-- begin Records shown --

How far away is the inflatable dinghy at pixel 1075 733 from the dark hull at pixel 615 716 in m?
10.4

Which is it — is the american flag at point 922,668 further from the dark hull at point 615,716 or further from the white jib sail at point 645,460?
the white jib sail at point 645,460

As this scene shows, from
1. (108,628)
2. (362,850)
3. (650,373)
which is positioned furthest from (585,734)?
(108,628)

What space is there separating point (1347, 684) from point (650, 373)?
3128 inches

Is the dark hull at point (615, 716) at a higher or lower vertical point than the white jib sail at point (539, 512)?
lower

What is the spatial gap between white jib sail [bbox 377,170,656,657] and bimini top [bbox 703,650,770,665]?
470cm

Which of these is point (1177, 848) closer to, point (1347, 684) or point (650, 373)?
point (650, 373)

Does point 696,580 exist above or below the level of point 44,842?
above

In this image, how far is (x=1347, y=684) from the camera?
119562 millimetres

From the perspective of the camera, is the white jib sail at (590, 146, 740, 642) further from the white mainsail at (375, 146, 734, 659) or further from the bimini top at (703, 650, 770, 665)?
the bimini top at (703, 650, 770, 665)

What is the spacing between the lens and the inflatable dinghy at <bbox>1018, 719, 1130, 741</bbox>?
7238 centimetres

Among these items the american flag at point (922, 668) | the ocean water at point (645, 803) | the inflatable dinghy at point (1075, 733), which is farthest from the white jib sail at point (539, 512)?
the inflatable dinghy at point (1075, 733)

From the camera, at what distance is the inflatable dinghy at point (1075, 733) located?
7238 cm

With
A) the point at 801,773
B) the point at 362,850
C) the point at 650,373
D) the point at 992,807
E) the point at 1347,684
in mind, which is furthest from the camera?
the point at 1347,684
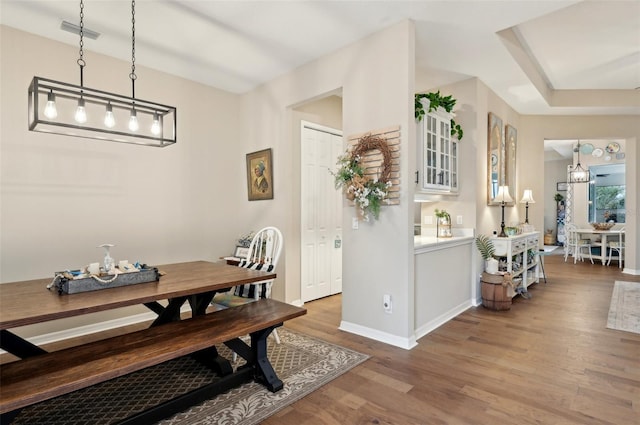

-- end Records shown --

Turn the part of the material above that opens with the line containing "From the perspective" and runs to its end into a JSON list of strings, one string per line, with blank lines dropped. Leave the pictures out.

▶ The completed task:
[
  "From the perspective of the camera, is the white jib sail at (590, 146, 740, 642) further from the white mainsail at (375, 146, 734, 659) or further from the bimini top at (703, 650, 770, 665)?",
  "the bimini top at (703, 650, 770, 665)",
  "What is the spacing between the lens and the inflatable dinghy at <bbox>1018, 719, 1130, 741</bbox>?",
  "7238 centimetres",
  "Among these items the american flag at point (922, 668) | the ocean water at point (645, 803) | the inflatable dinghy at point (1075, 733), which is farthest from the white jib sail at point (539, 512)?",
  "the inflatable dinghy at point (1075, 733)",
  "From the camera, at what distance is the inflatable dinghy at point (1075, 733) located?",
  "7238 cm",
  "With",
  "A) the point at 801,773",
  "B) the point at 362,850",
  "C) the point at 650,373",
  "D) the point at 992,807",
  "E) the point at 1347,684",
  "in mind, which is furthest from the camera?",
  "the point at 1347,684"
]